Enquête sur les "malaises" de l'hôpital Nord de Marseille
Enquête sur les "malaises" de l'hôpital Nord de MarseilleDepuis plusieurs jours, des personnels du bloc opératoire de l'hôpital Nord de Marseille se plaignent de malaises inexpliqués. Après une première fermeture du bloc de jeudi à lundi, cinq salles d'opérations ont de nouveau été fermées mercredi pour des analyses.
La direction de l'hôpital Nord de Marseille a annoncé mercredi la fermeture de cinq des douze salles du bloc opératoire de l'établissement à la suite de nouveaux malaises, à la cause toujours indéterminée, dont été victimes des personnels de ce bloc. Le bloc avait déjà été fermé de jeudi à lundi dernier à la suite d'une première série de malaises, notamment des nausées, vomissements, maux de tête ou irritations de gorges, qui ont au total affecté une vingtaine d'agents du bloc.
"Depuis la réouverture du bloc lundi, nous avons observé de nouveau le même type de symptômes dans cinq des douze salles du bloc.

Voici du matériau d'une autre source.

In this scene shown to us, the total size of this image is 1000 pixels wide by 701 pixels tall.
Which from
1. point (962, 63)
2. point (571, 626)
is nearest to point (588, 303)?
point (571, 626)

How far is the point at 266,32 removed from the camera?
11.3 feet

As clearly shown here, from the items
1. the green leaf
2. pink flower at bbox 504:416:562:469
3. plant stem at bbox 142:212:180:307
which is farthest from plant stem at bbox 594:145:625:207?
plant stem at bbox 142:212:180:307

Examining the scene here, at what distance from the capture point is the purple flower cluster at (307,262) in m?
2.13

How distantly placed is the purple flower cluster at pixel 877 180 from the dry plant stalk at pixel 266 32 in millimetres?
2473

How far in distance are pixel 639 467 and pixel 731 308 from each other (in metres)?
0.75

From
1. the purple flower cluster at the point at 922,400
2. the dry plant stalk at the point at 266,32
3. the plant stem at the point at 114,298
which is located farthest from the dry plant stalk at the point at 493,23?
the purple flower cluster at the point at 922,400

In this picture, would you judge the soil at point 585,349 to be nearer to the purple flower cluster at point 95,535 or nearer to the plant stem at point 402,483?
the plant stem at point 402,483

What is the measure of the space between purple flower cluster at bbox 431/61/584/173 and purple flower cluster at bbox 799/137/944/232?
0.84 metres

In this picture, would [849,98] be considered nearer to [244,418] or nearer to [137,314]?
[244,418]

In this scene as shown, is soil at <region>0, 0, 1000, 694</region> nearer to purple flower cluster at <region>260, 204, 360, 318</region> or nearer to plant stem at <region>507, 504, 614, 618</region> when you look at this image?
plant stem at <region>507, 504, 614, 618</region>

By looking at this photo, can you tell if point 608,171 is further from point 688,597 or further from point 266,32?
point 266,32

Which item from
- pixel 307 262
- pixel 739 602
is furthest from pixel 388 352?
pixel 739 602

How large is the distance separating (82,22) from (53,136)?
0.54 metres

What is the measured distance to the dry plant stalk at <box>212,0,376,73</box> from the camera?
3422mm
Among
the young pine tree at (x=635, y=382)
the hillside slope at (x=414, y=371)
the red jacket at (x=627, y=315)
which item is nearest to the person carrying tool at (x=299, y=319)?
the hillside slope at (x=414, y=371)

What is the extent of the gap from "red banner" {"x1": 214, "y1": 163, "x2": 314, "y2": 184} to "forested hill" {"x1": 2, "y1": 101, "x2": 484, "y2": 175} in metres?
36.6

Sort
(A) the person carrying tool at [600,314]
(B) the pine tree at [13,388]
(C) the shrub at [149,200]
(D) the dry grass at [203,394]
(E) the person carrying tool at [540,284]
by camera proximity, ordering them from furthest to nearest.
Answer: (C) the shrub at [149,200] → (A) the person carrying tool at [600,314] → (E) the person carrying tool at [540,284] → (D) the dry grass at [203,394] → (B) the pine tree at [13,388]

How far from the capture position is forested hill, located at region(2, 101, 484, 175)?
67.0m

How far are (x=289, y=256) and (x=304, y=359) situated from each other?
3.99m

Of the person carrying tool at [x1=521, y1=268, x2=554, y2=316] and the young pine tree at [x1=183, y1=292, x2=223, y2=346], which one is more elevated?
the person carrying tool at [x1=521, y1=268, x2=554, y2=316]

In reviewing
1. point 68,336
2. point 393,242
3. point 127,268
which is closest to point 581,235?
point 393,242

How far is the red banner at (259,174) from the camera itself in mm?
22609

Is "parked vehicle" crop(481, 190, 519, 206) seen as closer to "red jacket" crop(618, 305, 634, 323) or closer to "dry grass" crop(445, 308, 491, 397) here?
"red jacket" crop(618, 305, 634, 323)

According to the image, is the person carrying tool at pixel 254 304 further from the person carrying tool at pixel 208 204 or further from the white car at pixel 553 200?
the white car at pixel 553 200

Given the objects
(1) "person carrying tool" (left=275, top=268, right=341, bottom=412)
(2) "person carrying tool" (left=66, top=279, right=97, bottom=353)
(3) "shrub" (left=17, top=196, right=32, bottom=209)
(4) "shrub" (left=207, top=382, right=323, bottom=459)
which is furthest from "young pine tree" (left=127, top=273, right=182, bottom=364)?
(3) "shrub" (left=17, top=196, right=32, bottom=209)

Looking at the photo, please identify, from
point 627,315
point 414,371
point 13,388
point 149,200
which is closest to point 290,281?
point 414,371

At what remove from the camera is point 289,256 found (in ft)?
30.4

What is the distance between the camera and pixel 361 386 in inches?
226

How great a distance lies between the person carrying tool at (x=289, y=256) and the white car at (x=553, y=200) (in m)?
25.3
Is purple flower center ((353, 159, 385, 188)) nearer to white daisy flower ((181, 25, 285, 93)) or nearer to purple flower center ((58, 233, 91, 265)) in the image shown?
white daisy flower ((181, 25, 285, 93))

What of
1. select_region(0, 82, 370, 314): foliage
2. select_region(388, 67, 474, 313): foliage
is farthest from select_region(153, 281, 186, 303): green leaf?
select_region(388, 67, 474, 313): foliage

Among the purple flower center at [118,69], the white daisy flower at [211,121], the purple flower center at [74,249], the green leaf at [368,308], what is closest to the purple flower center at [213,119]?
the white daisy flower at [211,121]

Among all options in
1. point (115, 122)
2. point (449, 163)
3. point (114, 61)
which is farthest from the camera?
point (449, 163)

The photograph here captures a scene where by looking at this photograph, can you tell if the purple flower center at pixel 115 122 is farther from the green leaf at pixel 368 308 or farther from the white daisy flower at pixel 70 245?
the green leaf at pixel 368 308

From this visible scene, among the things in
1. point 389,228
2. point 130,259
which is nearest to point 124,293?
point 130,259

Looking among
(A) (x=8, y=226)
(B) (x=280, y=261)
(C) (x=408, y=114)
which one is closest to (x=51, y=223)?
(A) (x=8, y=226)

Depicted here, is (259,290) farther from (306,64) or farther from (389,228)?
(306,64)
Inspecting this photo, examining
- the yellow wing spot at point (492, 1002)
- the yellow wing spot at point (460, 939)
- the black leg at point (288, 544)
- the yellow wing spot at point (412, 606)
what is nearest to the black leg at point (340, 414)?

Nous avons décidé de les fermer, à partir de jeudi matin", a déclaré devant la presse le directeur de l'hôpital, Gilles Halimi, à l'issue d'une réunion extraordinaire du Comité d'hygiène, de sécurité et des conditions de travail (CHSCT) de l'établissement. "Une enquête épidémiologique, couplée à un bilan toxicologique, qui devrait permettre de déboucher sur des conclusions significatives, sera également menée" par la DRASS sur les quelque 80 agents du bloc opératoire, a ajouté Gilles Halimi. Le directeur de l'établissement a également annoncé la création ce mercredi "d'une cellule de crise, qui se réunira au moins une fois par jour, pour examiner la situation et prendre les mesures adaptées".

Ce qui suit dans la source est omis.